--- START Data shown ---
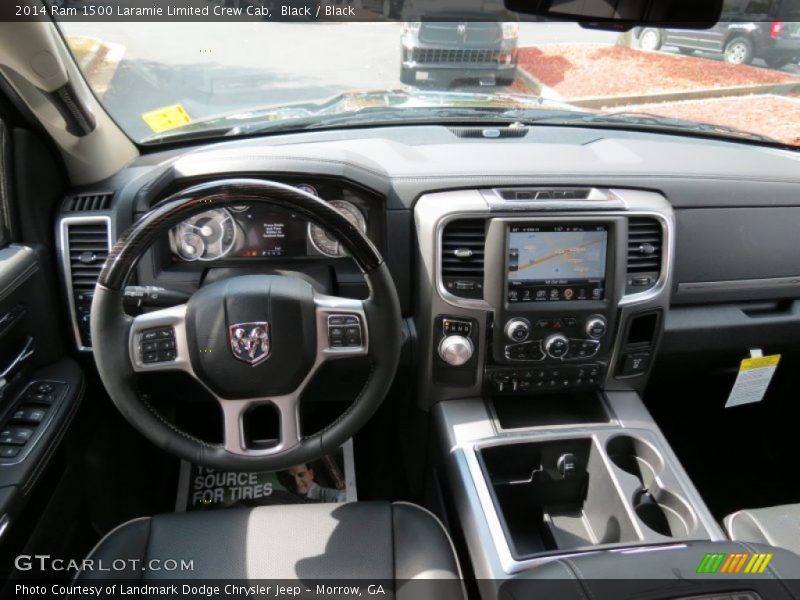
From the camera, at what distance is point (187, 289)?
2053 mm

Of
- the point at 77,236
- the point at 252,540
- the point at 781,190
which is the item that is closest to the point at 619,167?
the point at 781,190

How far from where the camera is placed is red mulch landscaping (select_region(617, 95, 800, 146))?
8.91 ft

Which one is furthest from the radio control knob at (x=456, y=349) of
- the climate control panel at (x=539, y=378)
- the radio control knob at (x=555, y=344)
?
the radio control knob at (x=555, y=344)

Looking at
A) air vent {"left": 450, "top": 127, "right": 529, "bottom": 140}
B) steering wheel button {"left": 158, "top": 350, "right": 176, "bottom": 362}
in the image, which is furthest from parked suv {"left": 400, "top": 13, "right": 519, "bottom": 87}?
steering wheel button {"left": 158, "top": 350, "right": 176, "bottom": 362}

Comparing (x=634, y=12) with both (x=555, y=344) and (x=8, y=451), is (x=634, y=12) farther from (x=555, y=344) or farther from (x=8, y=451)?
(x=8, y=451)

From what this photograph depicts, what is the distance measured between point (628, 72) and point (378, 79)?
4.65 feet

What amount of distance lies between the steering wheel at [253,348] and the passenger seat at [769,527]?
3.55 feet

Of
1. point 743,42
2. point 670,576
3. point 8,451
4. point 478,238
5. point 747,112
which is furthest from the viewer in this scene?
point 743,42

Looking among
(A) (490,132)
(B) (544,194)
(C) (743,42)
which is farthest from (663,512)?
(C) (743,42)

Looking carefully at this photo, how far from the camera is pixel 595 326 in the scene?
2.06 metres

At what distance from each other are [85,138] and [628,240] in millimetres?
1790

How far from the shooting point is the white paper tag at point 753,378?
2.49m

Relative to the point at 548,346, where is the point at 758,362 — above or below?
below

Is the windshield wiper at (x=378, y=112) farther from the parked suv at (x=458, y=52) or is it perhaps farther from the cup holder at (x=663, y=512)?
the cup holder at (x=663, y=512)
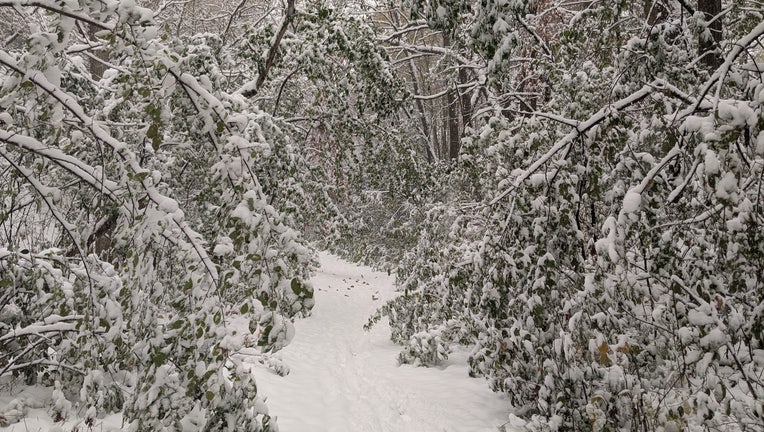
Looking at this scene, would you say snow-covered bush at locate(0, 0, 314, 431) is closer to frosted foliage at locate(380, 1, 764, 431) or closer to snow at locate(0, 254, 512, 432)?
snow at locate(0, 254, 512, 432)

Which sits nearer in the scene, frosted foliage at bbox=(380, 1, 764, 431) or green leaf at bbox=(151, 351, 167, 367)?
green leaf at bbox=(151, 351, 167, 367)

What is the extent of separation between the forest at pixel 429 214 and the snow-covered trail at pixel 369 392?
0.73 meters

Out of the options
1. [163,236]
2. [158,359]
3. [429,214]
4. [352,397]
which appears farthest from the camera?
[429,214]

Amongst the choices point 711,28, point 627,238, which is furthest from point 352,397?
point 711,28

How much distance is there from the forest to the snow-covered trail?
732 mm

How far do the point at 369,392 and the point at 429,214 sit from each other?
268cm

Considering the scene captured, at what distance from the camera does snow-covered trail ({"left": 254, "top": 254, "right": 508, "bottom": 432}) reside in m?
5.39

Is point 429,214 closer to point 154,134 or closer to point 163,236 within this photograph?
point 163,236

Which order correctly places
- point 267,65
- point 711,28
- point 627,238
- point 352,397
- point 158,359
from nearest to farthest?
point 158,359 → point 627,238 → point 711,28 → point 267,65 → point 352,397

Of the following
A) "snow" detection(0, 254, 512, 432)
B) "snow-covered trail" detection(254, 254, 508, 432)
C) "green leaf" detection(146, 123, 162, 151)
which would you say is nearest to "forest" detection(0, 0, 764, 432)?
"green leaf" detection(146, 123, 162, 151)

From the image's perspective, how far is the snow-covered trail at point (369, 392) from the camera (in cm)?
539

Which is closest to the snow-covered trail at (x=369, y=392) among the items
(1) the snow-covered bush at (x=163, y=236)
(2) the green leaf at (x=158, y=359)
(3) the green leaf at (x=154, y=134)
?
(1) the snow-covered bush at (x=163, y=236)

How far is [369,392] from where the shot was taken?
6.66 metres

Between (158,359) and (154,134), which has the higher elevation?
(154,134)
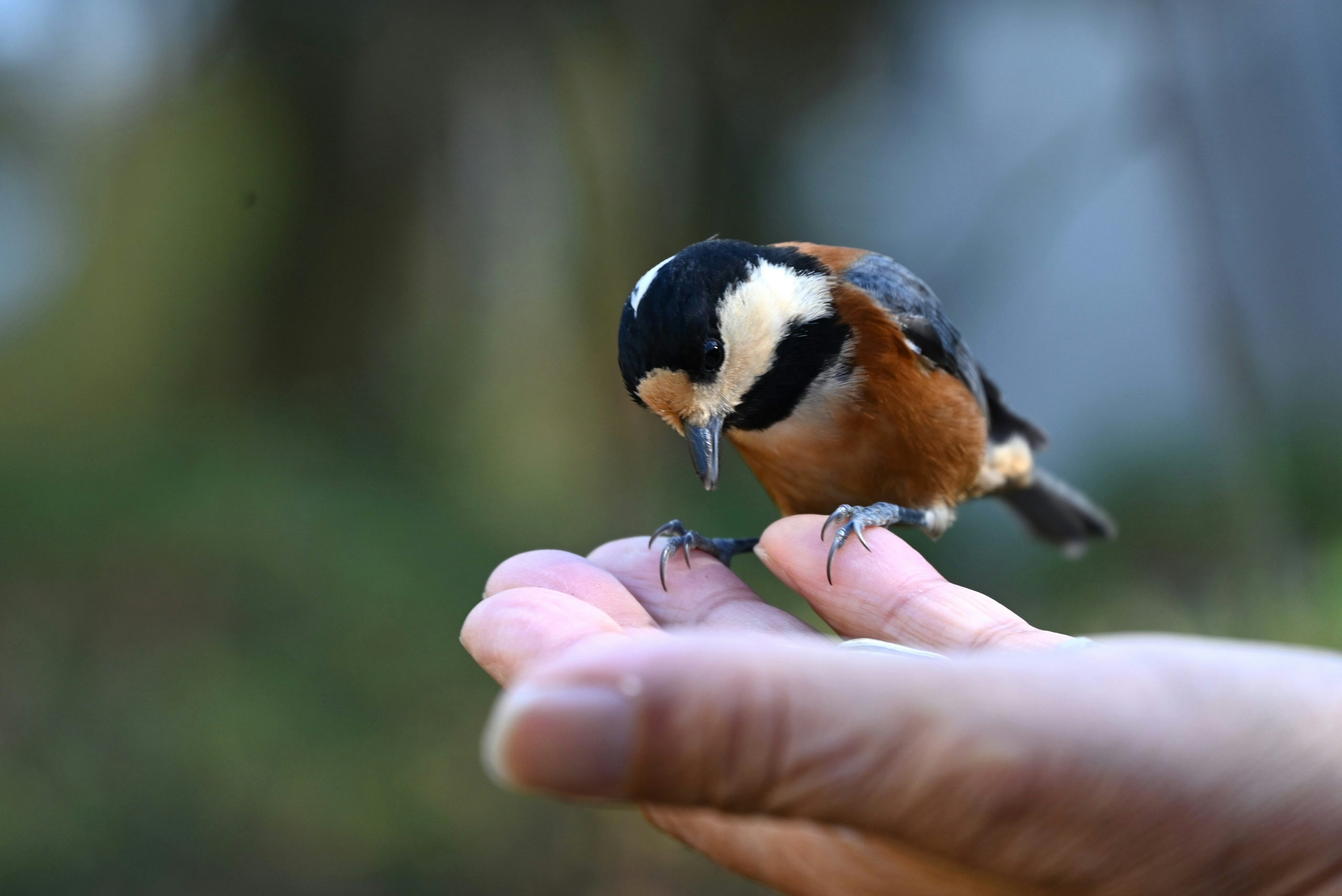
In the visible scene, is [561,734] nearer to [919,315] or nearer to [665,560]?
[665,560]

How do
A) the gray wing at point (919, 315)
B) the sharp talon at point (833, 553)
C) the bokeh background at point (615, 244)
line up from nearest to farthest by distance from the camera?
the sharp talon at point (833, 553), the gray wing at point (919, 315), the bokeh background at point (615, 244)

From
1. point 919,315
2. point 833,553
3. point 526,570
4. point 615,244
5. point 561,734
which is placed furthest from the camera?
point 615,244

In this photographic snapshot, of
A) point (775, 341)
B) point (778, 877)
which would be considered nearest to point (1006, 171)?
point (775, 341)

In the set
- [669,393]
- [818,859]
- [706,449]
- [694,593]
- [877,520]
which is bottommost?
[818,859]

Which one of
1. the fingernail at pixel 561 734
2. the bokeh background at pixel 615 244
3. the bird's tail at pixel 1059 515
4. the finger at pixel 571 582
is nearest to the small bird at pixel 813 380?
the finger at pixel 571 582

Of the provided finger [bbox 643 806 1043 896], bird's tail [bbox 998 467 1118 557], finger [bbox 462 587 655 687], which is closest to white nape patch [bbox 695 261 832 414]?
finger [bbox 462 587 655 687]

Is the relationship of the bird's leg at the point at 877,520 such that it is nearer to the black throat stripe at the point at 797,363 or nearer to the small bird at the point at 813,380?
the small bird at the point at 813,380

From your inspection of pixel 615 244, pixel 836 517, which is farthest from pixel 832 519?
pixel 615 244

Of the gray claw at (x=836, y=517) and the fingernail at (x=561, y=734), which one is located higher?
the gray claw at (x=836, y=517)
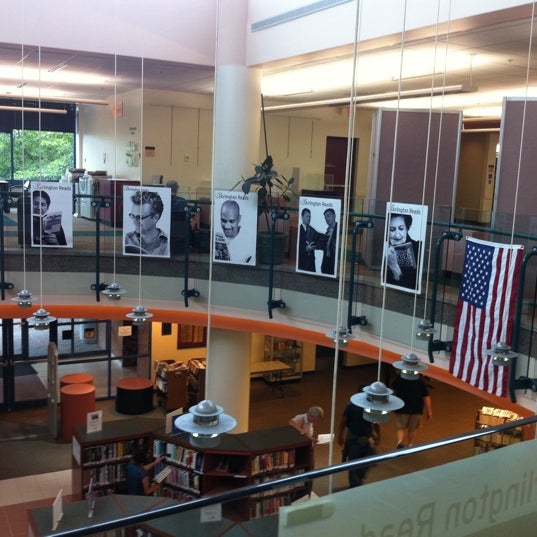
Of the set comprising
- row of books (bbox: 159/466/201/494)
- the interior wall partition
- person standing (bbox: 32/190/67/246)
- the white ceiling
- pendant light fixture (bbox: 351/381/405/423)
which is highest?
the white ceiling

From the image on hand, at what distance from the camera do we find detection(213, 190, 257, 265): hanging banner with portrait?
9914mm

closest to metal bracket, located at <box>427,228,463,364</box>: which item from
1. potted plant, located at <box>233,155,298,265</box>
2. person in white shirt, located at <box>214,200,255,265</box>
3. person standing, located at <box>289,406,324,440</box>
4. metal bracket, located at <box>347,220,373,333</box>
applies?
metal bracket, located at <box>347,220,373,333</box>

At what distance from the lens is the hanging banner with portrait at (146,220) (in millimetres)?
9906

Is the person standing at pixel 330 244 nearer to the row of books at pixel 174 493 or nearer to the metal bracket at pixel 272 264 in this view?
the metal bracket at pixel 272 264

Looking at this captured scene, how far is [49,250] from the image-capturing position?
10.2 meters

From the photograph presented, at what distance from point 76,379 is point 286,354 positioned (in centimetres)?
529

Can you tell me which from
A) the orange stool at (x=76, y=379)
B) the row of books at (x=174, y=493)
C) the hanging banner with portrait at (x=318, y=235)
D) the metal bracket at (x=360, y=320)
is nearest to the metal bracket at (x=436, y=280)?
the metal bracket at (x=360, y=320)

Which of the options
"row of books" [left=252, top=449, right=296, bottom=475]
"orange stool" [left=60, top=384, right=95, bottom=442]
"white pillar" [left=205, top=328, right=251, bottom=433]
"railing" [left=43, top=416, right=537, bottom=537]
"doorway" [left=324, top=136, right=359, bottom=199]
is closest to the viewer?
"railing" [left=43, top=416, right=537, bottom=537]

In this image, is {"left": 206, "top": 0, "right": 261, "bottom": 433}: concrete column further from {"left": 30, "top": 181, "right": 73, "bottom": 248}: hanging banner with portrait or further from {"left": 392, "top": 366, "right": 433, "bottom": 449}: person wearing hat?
--- END Data shown ---
Rewrite all the records above, changing every occurrence of "row of books" to "stack of books" and keeping everything else the same. Omit the pictures from your answer.

Answer for this exercise:
From the camera, at what distance is point (187, 289)?
2053 mm

Of
- the point at 77,236
- the point at 252,540
- the point at 781,190
which is the item that is closest to the point at 619,167?
the point at 781,190

How far from where the camera is placed is red mulch landscaping (select_region(617, 95, 800, 146))?
8.91 ft

Which one is furthest from the radio control knob at (x=456, y=349) of
- the climate control panel at (x=539, y=378)
- the radio control knob at (x=555, y=344)
?
the radio control knob at (x=555, y=344)

Looking at
A) air vent {"left": 450, "top": 127, "right": 529, "bottom": 140}
B) steering wheel button {"left": 158, "top": 350, "right": 176, "bottom": 362}
in the image, which is furthest from parked suv {"left": 400, "top": 13, "right": 519, "bottom": 87}?
steering wheel button {"left": 158, "top": 350, "right": 176, "bottom": 362}

Comparing (x=634, y=12) with both (x=555, y=344) and (x=8, y=451), is (x=634, y=12) farther from (x=555, y=344) or farther from (x=8, y=451)?
(x=8, y=451)

From what this photograph depicts, what is the distance measured between point (628, 72) and point (378, 79)?
4.65 feet

What amount of distance lies between the steering wheel at [253,348] and the passenger seat at [769,527]?
3.55 feet

Of
1. point 743,42
2. point 670,576
3. point 8,451
4. point 478,238
5. point 747,112
which is furthest from the viewer in this scene?
point 743,42

Looking among
(A) (490,132)
(B) (544,194)
(C) (743,42)
which is farthest from (663,512)?
(C) (743,42)

Looking carefully at this photo, how far from the camera is pixel 595 326 in the scene?
2.06 metres

At what distance from each other are [85,138] and [628,240] in millimetres?
1790

How far from the shooting point is the white paper tag at point 753,378?
2.49m

Relative to the point at 548,346, where is the point at 758,362 — above or below?
below

Is the windshield wiper at (x=378, y=112) farther from the parked suv at (x=458, y=52) or is it perhaps farther from the cup holder at (x=663, y=512)?
the cup holder at (x=663, y=512)
Looking at this scene, would you say snow-covered bush at locate(0, 0, 314, 431) is closer to frosted foliage at locate(380, 1, 764, 431) or closer to snow at locate(0, 254, 512, 432)?
snow at locate(0, 254, 512, 432)

Which sits nearer in the scene, frosted foliage at bbox=(380, 1, 764, 431) or green leaf at bbox=(151, 351, 167, 367)?
green leaf at bbox=(151, 351, 167, 367)

What is the extent of separation between the forest at pixel 429 214 and the snow-covered trail at pixel 369 392?
0.73 meters

Out of the options
1. [163,236]
2. [158,359]
3. [429,214]
4. [352,397]
which appears farthest from the camera?
[429,214]

Amongst the choices point 711,28, point 627,238, which is furthest from point 352,397?
point 711,28

How much distance is there from the forest to the snow-covered trail?
732 mm

How far do the point at 369,392 and the point at 429,214 sit from each other?
268cm

Considering the scene captured, at what distance from the camera does snow-covered trail ({"left": 254, "top": 254, "right": 508, "bottom": 432}) reside in m?
5.39

Is point 429,214 closer to point 154,134 or closer to point 163,236 within this photograph?
point 163,236

Which order correctly places
- point 267,65
- point 711,28
- point 627,238
- point 352,397
- point 158,359
from nearest to farthest?
point 158,359 → point 627,238 → point 711,28 → point 267,65 → point 352,397

Of the following
A) "snow" detection(0, 254, 512, 432)
B) "snow-covered trail" detection(254, 254, 508, 432)
C) "green leaf" detection(146, 123, 162, 151)
which would you say is nearest to "forest" detection(0, 0, 764, 432)?
"green leaf" detection(146, 123, 162, 151)

From the image's perspective, how far is the snow-covered trail at point (369, 392) from the camera (in cm)?
539

Which is closest to the snow-covered trail at (x=369, y=392) among the items
(1) the snow-covered bush at (x=163, y=236)
(2) the green leaf at (x=158, y=359)
(3) the green leaf at (x=154, y=134)
?
(1) the snow-covered bush at (x=163, y=236)

How far is [369,392] from where the shot was taken?
6.66 metres

Between (158,359) and (154,134), which has the higher elevation?
(154,134)
In the visible scene, is [561,734] nearer to [919,315] or nearer to [665,560]?
[665,560]

How do
A) the gray wing at point (919, 315)
B) the sharp talon at point (833, 553)
C) the bokeh background at point (615, 244)
line up from nearest to farthest by distance from the camera?
the sharp talon at point (833, 553), the gray wing at point (919, 315), the bokeh background at point (615, 244)

From
1. point 919,315
2. point 833,553
3. point 526,570
4. point 615,244
5. point 561,734
which is placed furthest from the camera?
point 615,244

In this photographic snapshot, of
A) point (775, 341)
B) point (778, 877)
which would be considered nearest to point (1006, 171)?
point (775, 341)

In the set
- [669,393]
- [818,859]
- [706,449]
- [694,593]
- [877,520]
which is bottommost?
[818,859]

Which one of
1. the fingernail at pixel 561 734
2. the bokeh background at pixel 615 244
3. the bird's tail at pixel 1059 515
4. the finger at pixel 571 582
is nearest to the small bird at pixel 813 380?
the finger at pixel 571 582

Of the provided finger [bbox 643 806 1043 896], bird's tail [bbox 998 467 1118 557], finger [bbox 462 587 655 687], which is closest to white nape patch [bbox 695 261 832 414]?
finger [bbox 462 587 655 687]

Is the relationship of the bird's leg at the point at 877,520 such that it is nearer to the black throat stripe at the point at 797,363 or nearer to the small bird at the point at 813,380?
the small bird at the point at 813,380

From your inspection of pixel 615 244, pixel 836 517, which is farthest from pixel 832 519?
pixel 615 244

Of the gray claw at (x=836, y=517) and the fingernail at (x=561, y=734), which one is located higher?
the gray claw at (x=836, y=517)
Of the set comprising
- stack of books (bbox: 159/466/201/494)
- the interior wall partition
- person standing (bbox: 32/190/67/246)
- the white ceiling
- pendant light fixture (bbox: 351/381/405/423)
which is highest?
the white ceiling

From the image on hand, at what distance from the camera do we find detection(213, 190, 257, 265): hanging banner with portrait?
9914mm

closest to metal bracket, located at <box>427,228,463,364</box>: which item from
1. potted plant, located at <box>233,155,298,265</box>
2. person in white shirt, located at <box>214,200,255,265</box>
3. person standing, located at <box>289,406,324,440</box>
4. metal bracket, located at <box>347,220,373,333</box>
applies?
metal bracket, located at <box>347,220,373,333</box>

At what distance from the lens is the hanging banner with portrait at (146,220) (in millimetres)?
9906

Is the person standing at pixel 330 244 nearer to the stack of books at pixel 174 493 or nearer to the metal bracket at pixel 272 264 in this view?
the metal bracket at pixel 272 264

Looking at this captured scene, how far is [49,250] from the image-capturing position?
10.2 meters

From the photograph presented, at what distance from point 76,379 is point 286,354 positioned (in centimetres)?
529

Can you tell me which from
A) the orange stool at (x=76, y=379)
B) the stack of books at (x=174, y=493)
C) the hanging banner with portrait at (x=318, y=235)
D) the metal bracket at (x=360, y=320)
is nearest to the metal bracket at (x=436, y=280)?
the metal bracket at (x=360, y=320)

Which of the options
"stack of books" [left=252, top=449, right=296, bottom=475]
"orange stool" [left=60, top=384, right=95, bottom=442]
"white pillar" [left=205, top=328, right=251, bottom=433]
"railing" [left=43, top=416, right=537, bottom=537]
"doorway" [left=324, top=136, right=359, bottom=199]
is closest to the viewer?
"railing" [left=43, top=416, right=537, bottom=537]

In this image, is {"left": 206, "top": 0, "right": 261, "bottom": 433}: concrete column further from {"left": 30, "top": 181, "right": 73, "bottom": 248}: hanging banner with portrait or further from {"left": 392, "top": 366, "right": 433, "bottom": 449}: person wearing hat?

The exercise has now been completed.